If you use a debt management plan (DMP) to repay what you owe lenders, make sure the company that set it up is still making the repayments for you.
Several debt management companies have stopped trading because the Financial Conduct Authority (FCA) has tightened regulations for them.
If the debt management company you use goes under, they could stop making your repayments.
They can help you decide what to do next, including:
Making payments directly to your creditors yourself
Setting up a new debt management plan
Before you contact them, find out what you owe, how much you earn and what bills you pay to give them a clear idea of your financial situation.
If you keep making payments, your money may not make it to your creditors and could be lost.
If you pay by direct debit or standing order, find out when the next payment is due and contact your bank to cancel it. You can do this by:
Phoning your bank
Logging in to your online banking
Visiting a branch
If you have made payments to a debt management company that has gone bust you will need to contact the Financial Conduct Authority.
They will be able to give you details of the company's administrators, who will let you know what is going on and if you can get your money back.

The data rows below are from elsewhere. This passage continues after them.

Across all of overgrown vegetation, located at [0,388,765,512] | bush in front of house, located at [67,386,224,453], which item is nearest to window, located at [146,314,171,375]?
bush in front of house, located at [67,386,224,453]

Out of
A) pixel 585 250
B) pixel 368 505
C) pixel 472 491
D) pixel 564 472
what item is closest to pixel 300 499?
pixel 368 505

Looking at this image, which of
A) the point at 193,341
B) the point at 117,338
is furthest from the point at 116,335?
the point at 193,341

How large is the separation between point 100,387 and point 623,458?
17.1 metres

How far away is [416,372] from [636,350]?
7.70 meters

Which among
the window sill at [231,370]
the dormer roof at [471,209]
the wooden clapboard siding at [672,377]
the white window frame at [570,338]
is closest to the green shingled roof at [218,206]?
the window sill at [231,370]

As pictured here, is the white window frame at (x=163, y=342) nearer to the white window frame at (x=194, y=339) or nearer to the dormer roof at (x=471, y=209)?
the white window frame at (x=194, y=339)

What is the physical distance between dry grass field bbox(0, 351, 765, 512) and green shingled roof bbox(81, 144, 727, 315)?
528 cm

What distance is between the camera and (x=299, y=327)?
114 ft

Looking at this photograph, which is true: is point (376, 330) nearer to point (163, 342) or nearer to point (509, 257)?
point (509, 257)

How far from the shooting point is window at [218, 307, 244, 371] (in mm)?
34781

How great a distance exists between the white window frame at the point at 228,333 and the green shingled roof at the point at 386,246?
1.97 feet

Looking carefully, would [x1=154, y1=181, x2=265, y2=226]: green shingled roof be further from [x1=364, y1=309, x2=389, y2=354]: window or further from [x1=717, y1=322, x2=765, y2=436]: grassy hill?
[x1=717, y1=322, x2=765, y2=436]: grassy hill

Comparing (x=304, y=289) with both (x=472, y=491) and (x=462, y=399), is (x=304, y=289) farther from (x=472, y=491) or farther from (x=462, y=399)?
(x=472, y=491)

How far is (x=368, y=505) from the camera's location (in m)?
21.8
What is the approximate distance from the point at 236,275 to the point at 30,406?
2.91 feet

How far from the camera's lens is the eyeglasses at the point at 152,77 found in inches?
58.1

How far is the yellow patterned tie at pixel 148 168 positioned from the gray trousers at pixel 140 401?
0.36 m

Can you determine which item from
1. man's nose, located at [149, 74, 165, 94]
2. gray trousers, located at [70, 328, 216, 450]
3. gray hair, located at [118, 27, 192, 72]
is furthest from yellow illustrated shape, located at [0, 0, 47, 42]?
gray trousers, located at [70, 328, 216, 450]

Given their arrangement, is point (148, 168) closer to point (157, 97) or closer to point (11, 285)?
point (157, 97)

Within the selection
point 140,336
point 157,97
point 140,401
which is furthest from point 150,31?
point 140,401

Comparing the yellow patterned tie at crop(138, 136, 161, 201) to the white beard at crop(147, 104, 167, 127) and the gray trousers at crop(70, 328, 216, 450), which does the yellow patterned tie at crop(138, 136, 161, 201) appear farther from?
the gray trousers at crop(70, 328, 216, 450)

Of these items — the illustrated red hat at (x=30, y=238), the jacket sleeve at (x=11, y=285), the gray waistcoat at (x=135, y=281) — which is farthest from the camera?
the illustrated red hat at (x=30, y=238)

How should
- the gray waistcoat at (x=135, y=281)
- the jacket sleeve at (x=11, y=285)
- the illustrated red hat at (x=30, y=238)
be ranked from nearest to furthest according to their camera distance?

Once you have stopped making payments through a debt management company, you still need to keep paying your debts.
Contact the companies you owe money to as soon as possible to let them know your situation and how you intend to repay them. They may then:
Agree not to take action to recover what you owe to them, such as using debt collectors
Give you time to set up a new debt management plan
Let you make lower repayments while you organise a new DMP
Pass on details of where you can get help and advice
If you decide setting up a new DMP is best for you after getting advice, you can start using one to pay off your debts:
Debt charities can offer DMPs that do not charge any fees.
They can deal with your creditors for you and help you set up a DMP that uses 100% of what you pay towards clearing your debts.
If you use a regulated company and things go worng, you can complain through the Financial Ombudsman Service.
You can check if a company is authorised by checking the FCA's register.
Yes, you can cancel a debt management plan whether:
The company that provides it has gone under
The company that provides it is still trading but you do not want to use them any more
You set it up yourself
This Citizens Advice guide explains how to cancel a DMP. You will need to continue to pay your creditors yourself or start a new debt management plan.